» **ЧТО СДЕЛАТЬ**
1. Перепиши из отрывка без изменений кусок, который начинается со слов «Почти ни с кем» и идет дальше до слов «мужчину — обабился.».
2. Ответь по отрывку на вопросы:
(а) Где место рождения автора?
(б) Кому автор передает поклон?
(в) Какая погода в Коктебеле уже четвертый день?
3. Продолжи отрывок о жизни в Коктебеле, начав сразу после его последнего предложения.

» **ОТРЫВОК**
☆ ☆ ☆

Тих мой дом, и пышен мой сад, а Крым — место моего рождения. Но сия родина мне чужда. Мое состояние — это ночные совы Петербурга и финский лес, когда жить плохо и страшно. Но, слава богу, за этим дело не стоит — все это я ухитряюсь сделать себе в любом уголке земли.
Почти ни с кем не знаком здесь, а с кем знаком мельком — не контактирую: неинтересно. Ни о каких выпиваниях не может быть и речи: жарко, не с кем, не хочу, нет смысла.
В этом доме творчества ни один нормальный человек не работает. Это преступная беспечность саперов, как в семье говорят про мужчину — обабился.
Вот какие все плохие и какой я ангел.
Будьте здоровы!
Василию Абгаровичу — поклон!
Обнимаю вас!
Ваш
14
Дорогая Лиля Юрьевна!
Если во всей вселенной солнечная современность, то в Коктебеле — каменный век.
Четвертый день — дождь и холодно.

☆ ☆ ☆

» **ИСХОДНЫЕ ДАННЫЕ**
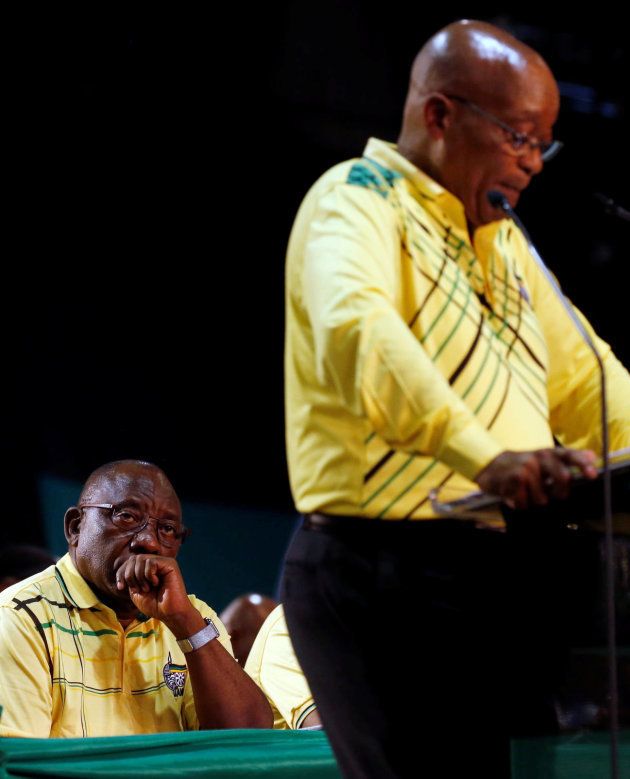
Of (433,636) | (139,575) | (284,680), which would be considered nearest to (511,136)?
(433,636)

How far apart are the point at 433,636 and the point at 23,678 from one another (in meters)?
1.39

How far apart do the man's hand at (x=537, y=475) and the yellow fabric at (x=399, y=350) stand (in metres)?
0.03

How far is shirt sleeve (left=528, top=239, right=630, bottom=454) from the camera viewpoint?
6.07ft

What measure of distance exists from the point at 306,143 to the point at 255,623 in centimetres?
238

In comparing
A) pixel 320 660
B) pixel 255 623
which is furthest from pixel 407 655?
pixel 255 623

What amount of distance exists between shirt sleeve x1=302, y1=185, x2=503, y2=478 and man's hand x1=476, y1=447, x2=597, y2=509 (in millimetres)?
32

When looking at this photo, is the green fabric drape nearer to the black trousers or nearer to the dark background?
the black trousers

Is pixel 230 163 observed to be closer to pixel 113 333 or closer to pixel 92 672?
pixel 113 333

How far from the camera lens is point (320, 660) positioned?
151 centimetres

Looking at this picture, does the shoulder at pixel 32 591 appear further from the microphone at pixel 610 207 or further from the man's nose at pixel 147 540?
the microphone at pixel 610 207

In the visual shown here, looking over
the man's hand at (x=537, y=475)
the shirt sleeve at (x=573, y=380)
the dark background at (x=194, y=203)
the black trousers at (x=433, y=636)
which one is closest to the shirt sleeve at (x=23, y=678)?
the black trousers at (x=433, y=636)

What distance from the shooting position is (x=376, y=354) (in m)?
1.41

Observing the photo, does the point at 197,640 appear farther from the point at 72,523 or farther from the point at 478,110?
the point at 478,110

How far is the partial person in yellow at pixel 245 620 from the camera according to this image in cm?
425
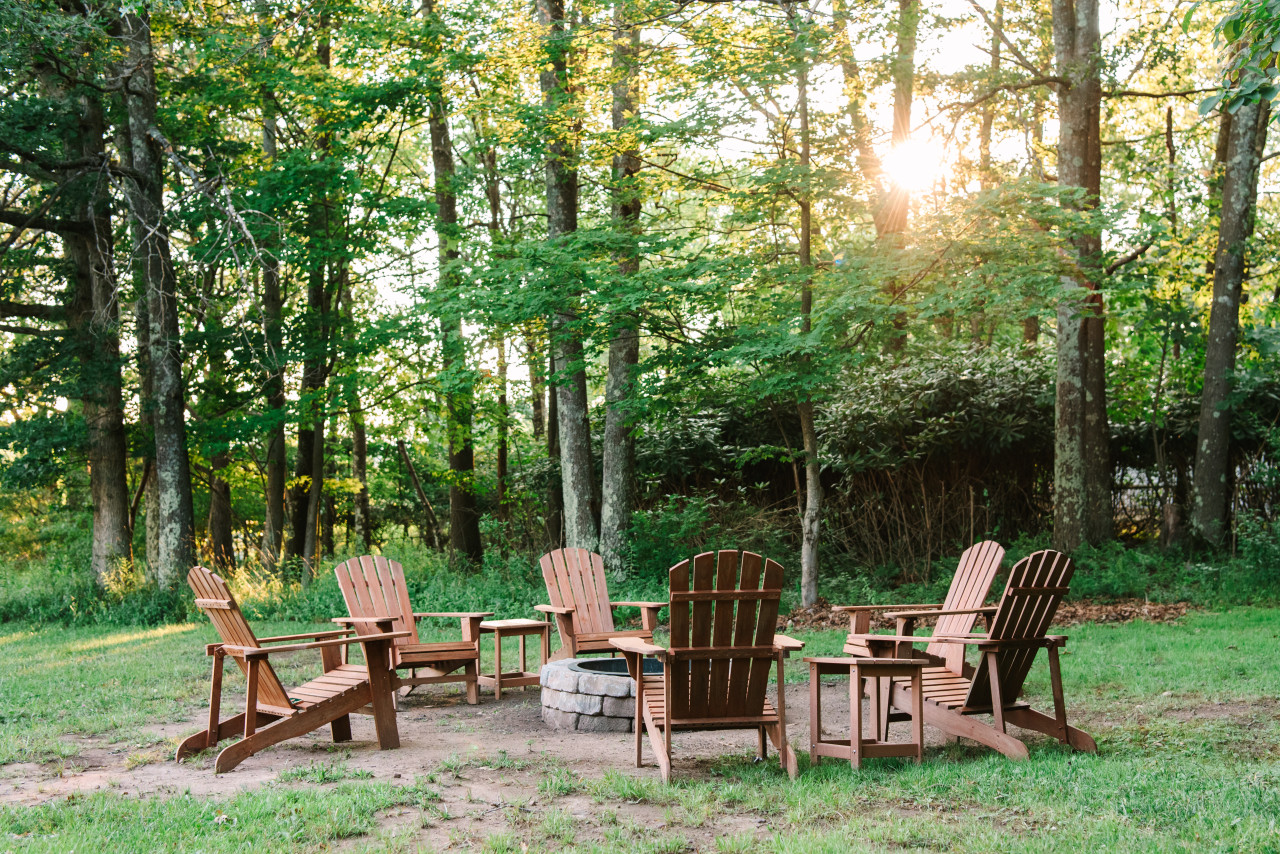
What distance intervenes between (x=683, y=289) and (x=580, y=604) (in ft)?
10.8

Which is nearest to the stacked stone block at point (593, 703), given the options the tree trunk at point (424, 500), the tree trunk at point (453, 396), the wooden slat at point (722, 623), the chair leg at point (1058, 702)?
the wooden slat at point (722, 623)

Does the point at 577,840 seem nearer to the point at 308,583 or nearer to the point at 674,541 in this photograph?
the point at 674,541

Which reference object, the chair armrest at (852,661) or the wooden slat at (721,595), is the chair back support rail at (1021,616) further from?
the wooden slat at (721,595)

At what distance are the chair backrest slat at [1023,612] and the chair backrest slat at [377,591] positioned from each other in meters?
3.69

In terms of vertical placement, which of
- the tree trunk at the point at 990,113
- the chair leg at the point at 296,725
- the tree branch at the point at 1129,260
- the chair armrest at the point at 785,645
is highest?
the tree trunk at the point at 990,113

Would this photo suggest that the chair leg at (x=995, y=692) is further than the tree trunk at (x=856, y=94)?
No

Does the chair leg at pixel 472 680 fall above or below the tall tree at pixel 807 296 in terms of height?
below

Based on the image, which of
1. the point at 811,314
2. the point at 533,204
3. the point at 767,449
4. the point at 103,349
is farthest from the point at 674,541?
the point at 533,204

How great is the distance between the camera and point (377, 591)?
668cm

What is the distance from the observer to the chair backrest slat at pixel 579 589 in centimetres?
720

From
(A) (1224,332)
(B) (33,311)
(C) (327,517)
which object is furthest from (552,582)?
(C) (327,517)

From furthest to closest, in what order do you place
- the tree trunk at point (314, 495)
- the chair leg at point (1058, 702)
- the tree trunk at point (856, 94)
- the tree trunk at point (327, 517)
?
the tree trunk at point (327, 517) → the tree trunk at point (314, 495) → the tree trunk at point (856, 94) → the chair leg at point (1058, 702)

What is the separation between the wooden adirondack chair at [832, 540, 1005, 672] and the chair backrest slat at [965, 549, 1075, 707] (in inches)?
11.6

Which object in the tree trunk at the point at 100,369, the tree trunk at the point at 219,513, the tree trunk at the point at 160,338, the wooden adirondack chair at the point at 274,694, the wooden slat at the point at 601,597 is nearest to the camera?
the wooden adirondack chair at the point at 274,694
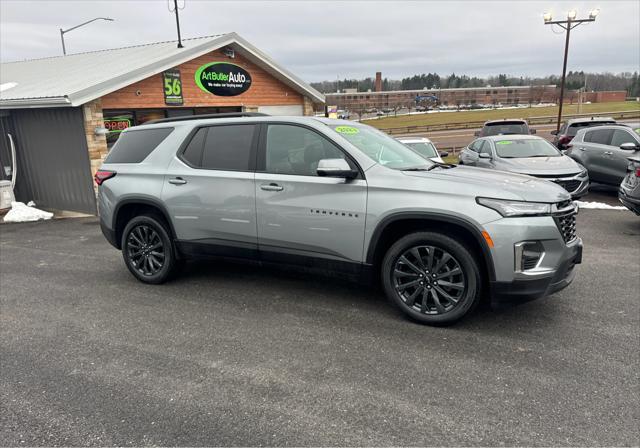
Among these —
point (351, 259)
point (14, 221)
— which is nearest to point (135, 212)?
point (351, 259)

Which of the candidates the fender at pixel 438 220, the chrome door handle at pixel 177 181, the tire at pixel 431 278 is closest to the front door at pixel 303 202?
the fender at pixel 438 220

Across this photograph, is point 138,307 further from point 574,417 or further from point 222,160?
point 574,417

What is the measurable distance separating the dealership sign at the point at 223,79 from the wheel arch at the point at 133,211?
877 cm

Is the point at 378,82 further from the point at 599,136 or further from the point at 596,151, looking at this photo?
the point at 596,151

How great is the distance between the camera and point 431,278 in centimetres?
403

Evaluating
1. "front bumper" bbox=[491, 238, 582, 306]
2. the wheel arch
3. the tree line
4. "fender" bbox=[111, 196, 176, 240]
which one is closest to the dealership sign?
the wheel arch

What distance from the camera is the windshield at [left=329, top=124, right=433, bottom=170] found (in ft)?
14.7

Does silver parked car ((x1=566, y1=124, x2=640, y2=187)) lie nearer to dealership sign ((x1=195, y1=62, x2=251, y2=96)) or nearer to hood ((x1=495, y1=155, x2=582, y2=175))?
hood ((x1=495, y1=155, x2=582, y2=175))

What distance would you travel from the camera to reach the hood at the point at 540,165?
9219 millimetres

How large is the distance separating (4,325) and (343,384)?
3437 millimetres

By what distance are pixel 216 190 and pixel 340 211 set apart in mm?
1455

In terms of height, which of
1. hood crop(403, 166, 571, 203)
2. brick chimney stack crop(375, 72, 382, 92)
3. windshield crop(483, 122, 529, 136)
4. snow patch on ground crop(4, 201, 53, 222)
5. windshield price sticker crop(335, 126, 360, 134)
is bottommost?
snow patch on ground crop(4, 201, 53, 222)

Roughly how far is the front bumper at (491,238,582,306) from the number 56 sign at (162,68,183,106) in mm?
11200

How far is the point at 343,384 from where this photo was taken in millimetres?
3258
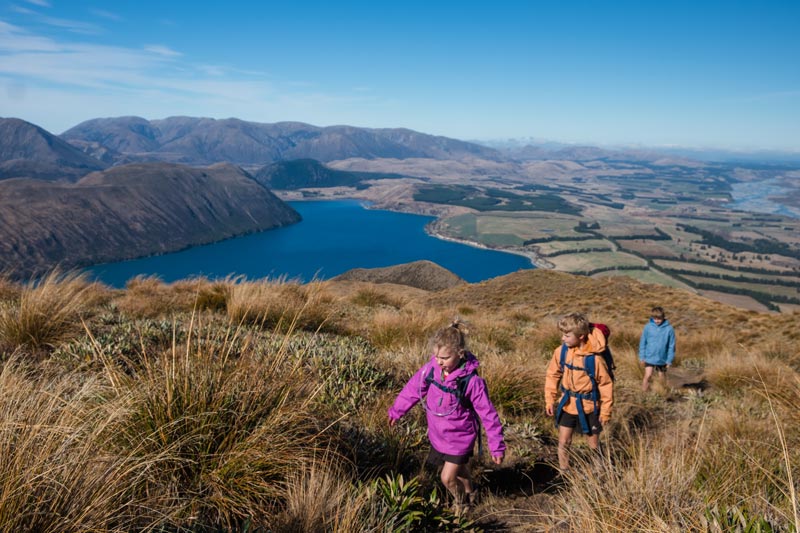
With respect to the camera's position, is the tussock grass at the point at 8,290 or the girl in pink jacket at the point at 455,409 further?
the tussock grass at the point at 8,290

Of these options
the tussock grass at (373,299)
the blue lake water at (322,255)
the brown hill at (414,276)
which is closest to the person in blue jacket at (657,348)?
the tussock grass at (373,299)

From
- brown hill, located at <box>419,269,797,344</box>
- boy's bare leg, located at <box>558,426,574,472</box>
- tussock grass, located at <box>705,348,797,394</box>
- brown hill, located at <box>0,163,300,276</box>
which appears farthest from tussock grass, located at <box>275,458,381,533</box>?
brown hill, located at <box>0,163,300,276</box>

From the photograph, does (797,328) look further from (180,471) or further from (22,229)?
(22,229)

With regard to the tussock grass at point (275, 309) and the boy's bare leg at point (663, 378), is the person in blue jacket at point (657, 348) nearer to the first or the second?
the boy's bare leg at point (663, 378)

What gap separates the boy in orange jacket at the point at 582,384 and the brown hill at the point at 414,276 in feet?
117

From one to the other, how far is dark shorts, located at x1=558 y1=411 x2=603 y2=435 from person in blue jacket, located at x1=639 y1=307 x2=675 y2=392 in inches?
145

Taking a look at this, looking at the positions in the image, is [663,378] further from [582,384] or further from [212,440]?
[212,440]

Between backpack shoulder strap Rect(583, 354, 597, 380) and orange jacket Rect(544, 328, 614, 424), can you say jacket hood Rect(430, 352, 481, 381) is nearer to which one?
orange jacket Rect(544, 328, 614, 424)

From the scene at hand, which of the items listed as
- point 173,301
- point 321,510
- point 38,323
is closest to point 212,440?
point 321,510

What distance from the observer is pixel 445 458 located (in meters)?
3.56

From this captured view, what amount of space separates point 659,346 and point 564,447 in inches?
168

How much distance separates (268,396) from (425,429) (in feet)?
5.91

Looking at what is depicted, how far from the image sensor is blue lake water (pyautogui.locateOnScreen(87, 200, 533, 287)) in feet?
346

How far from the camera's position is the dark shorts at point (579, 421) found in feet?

☆ ☆ ☆

» **ОТВЕТЫ ПО ЗАДАНИЯМ**
1.
Почти ни с кем не знаком здесь, а с кем знаком мельком — не контактирую: неинтересно. Ни о каких выпиваниях не может быть и речи: жарко, не с кем, не хочу, нет смысла.
В этом доме творчества ни один нормальный человек не работает. Это преступная беспечность саперов, как в семье говорят про мужчину — обабился.

2.
(а) Крым.
(б) Василию Абгаровичу.
(в) Дождь и холодно.

3.
А каменный потому, что все собирают камни. Я тоже заболел этой лихорадкой. Нашел уже кое-какие сердолики, один аметистик и остальные окаменелости и халцедоны с агатами. Почитать Уайльда — там я богатый наследный принц[44]
.Книга, задуманная мной, постепенно осуществляется. Называется она: «В поисках Донны Анны»[45]
.Уже есть три нерифмованных поэмки, отбеленных. И одна, последняя, была для меня очень мучительна. Это поэма-молитва. Моя неврастения прогрессирует: стоял две ночи на коленях и рыдал, как собака, молясь своему абстрактному Господу. Эта поэма — молитва перед самоубийством. Она сюжетна — как дождевые струи во время грозы превращаются в змей и пожирают все предметы комнаты. И я с ними ничего не могу поделать. И как зеркало пожирает змей и переваривает их.[46]
Да чего рассказывать!Если мне возьмут билет через Москву, то обязательно остановлюсь на несколько дней и почитаю все. Если нет — перепечатаю и пошлю из Ленинграда.
Женщин здесь мало, и все леди Макбет.
Так что мои поиски Донны Анны носят полуаскетический характер: была хорошая девушка Ритта, а теперь есть красивая женщина Иветта.
К писательской кухне питаю ненависть, но — питаюсь.
Пляж — это пляшущие человечки.
Да — о, честь и слава русской нации! — меня перевели в комфортабельный корпус № 19.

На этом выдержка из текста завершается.